Neben diesen Informationen gibt es die sog. Soll-Angaben für die Massenentlassungsanzeige. Diese umfassen Geschlecht, Alter, Beruf sowie Staatsangehörigkeit der zu entlassenden Beschäftigten.
Aktuelle Info zum Arbeitsrecht: Das Bundesarbeitsgericht hob 2022 das Urteil einer Vorgängerinstanz auf, dem zufolge das Fehlen der Soll-Angaben in der Massenentlassungsanzeige zu einer Unwirksamkeit der Massenentlassung führen würde.
Merke: Das Offenlassen der Soll-Angaben führt laut Rechtsprechung nicht zur Unwirksamkeit der Massenentlassung.
3 HR-Tipps zur Massenentlassungsanzeige
1. Lassen Sie das Originaldokument der Massenentlassungsanzeige von der Geschäftsführung bzw. dem rechtlichen Vertreter des Unternehmens handschriftlich unterzeichnen.
2. Stellen Sie Ihrem Betriebsrat eine Kopie der Anzeige bei der Agentur für Arbeit zur Verfügung.
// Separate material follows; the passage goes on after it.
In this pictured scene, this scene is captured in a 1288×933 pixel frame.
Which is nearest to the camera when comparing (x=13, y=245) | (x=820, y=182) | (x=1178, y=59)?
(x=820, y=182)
3. Die Agentur für Arbeit stellt auf ihrer Website ein Formular zur „Entlassungsanzeige“ zum Download zur Verfügung. Hier können Sie das Formular zur Entlassungsanzeige herunterladen.
Was ist die Entlassungssperre oder Sperrfrist?
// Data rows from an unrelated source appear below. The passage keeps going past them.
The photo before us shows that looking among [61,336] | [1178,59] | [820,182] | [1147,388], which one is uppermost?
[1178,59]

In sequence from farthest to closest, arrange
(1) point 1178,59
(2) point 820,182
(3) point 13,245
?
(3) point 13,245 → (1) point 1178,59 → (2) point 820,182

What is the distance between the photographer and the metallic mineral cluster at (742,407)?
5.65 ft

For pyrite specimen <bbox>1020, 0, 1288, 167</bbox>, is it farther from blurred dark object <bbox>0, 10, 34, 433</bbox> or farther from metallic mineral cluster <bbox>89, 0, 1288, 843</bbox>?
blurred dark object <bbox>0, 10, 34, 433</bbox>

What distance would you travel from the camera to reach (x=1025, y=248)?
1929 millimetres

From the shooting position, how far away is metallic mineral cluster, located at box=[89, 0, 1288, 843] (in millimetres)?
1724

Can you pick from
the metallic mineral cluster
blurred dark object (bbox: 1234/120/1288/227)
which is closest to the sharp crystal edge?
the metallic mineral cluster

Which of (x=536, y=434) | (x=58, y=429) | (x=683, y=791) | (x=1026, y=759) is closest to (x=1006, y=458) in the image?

Mit Eingang der Massenentlassungsanzeige bei der Agentur für Arbeit wird automatisch eine einmonatige Sperrfrist, auch Entlassungssperre genannt, in Gang gesetzt (§18 Abs. 1 KSchG). Diese schützt die betroffenen Beschäftigten zunächst. Die Agentur für Arbeit kann aber den anzeigepflichtigen Entlassungen explizit zustimmen (rückwirkend sogar bis zum Tag der Antragstellung), dann sind diese Entlassungen auch vor Ablauf der Sperrfrist wirksam.
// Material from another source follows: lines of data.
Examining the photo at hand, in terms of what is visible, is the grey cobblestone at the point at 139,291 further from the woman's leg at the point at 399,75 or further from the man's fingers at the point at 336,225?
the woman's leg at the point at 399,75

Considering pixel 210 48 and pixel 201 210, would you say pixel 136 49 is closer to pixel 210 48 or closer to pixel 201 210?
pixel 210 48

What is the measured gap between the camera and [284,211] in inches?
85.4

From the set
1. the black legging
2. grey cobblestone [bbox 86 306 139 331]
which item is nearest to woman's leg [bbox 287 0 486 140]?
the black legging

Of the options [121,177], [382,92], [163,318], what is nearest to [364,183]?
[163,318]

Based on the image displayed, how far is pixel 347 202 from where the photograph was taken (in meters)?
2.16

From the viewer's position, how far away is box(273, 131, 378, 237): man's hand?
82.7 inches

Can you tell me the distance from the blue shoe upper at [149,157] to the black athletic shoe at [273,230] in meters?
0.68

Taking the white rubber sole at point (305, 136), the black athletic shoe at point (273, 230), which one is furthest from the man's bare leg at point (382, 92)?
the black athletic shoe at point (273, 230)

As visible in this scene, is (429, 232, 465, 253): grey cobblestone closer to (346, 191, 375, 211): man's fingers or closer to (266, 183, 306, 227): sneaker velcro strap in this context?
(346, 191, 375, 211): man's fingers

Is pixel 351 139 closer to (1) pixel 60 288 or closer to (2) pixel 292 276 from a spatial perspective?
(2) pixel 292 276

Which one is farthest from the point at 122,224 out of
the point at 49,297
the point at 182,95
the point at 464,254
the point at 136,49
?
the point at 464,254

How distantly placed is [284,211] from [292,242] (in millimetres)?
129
Die Agentur für Arbeit hat allerdings gleichfalls die Möglichkeit, die Sperrfrist auf zwei Monate auszudehnen.
Wann dürfen Kündigungen im Rahmen der Massenentlassung ausgesprochen werden?
Sobald die Massenentlassungsanzeige bei der Agentur für Arbeit eingegangen ist, darf der Arbeitgeber die Kündigungen aussprechen. Diese werden allerdings erst nach Ablauf der Entlassungssperre wirksam.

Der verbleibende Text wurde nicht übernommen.